The Equity Project, a new charter school in Harlem, is testing a hypothesis: search across the country for the best teachers around, pay them each $125,000 (with a chance at $25,000 in bonus pay), offer no tenure, lengthen the school day and the school year, and put 30 kids in a class.
The school opens in September with 120 kids in fifth grade, almost all from low-income Hispanic families. There will 8 teachers, who will also fill the duties of assistant principal, supervisor, and other administrators.
The school…is premised on the theory that excellent teachers — and not revolutionary technology, talented principals or small class size — are the critical ingredient for success.

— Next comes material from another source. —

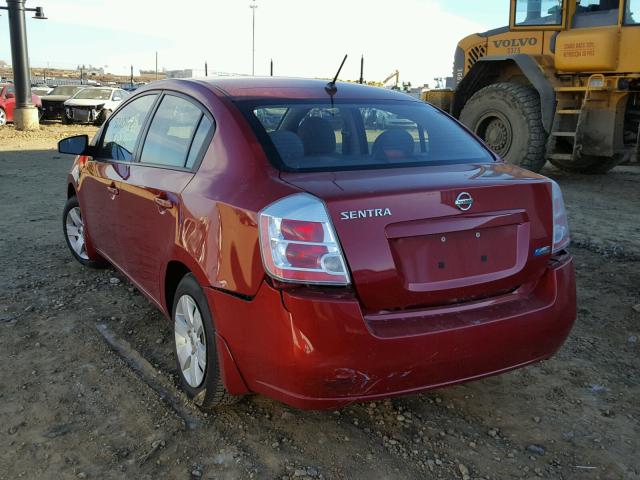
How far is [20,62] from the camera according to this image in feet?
57.3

Experts hope it could offer a window into some of the most pressing and elusive questions in education: Is a collection of superb teachers enough to make a great school? Are six-figure salaries the way to get them? And just what makes a teacher great?
Willingboro Pays off Superintendent:
Willingboro Public School District will pay ex-Superintendent Alonzo Kittrels $300,000 to settle his lawsuit against the School Board. The chronology goes something like this:
1) Kittrels serves as superintendent from 2001-2005.
2) The School Board suspends him with pay in, according to MSNBC, “the wake of a financial crisis, which forced the district to borrow $10 million from the state to cover a two-year budget deficit.”
3) Kittrels files lawsuits against the Board because it didn’t properly follow the regulations of the Open Public Meeting Act and claims that his contract is valid through the end of his term, June 30th, 2008.
4) The Board files suit to break the contract. A State Superior Court judge dismisses the suit on procedural grounds.
5) The Board approves a settlement of $300,000.
6) Commissioner Lucille Davy rejects the settlement.
7) Commissioner Davy approves a revised settlement of $300,000.
One Day in the Life of Camden High:
On one Friday in December, reports the Courier-Post, there were five separate violent assaults that resulted in the injury of two staff members, one arrest for cocaine possession and one student charged with improperly pulling the fire alarm. The newly-hired Chief of Security filed 100 pages of memos with Administrators on ways to improve student and staff safety, only to have most of his suggestions rejected or dismissed. He resigned this past April.
Long Odds of Consolidation:
Carole Morris, Monmouth County Executive County Superintendent, says that Monmouth is ripe for consolidation, but “the individual school superintendents have assured her that such a referendum has little chance of success.” In the Asbury Park Press she ponders whether it’s even worthwhile to have a vote, given the long odds.
Dysfunctional School Board of the Week:
Two contenders for today’s award: Berkeley School District Board of Education and Fairfield Board of Education. In Berkeley, the Board forced out Superintendent Joseph Vicari in 2008, when Democrats constituted a majority, and promoted Harry P. Colangelo from an elementary school assistant principal to assistant superintendent, with the understanding that after one year he would be Superintendent. In 2009 Republicans on the Board regained a majority and said “no” to Colangelo. Now the Board is consulting NJSBA on what to do next, reports the Asbury Park Press.
A Board member in Fairfield filed a complaint with local police that a fellow board member alleged “terroristic threats” to her and threatened her with physical violence, reports the Bridgeton News.
Choose your favorite! Phone lines open at noon!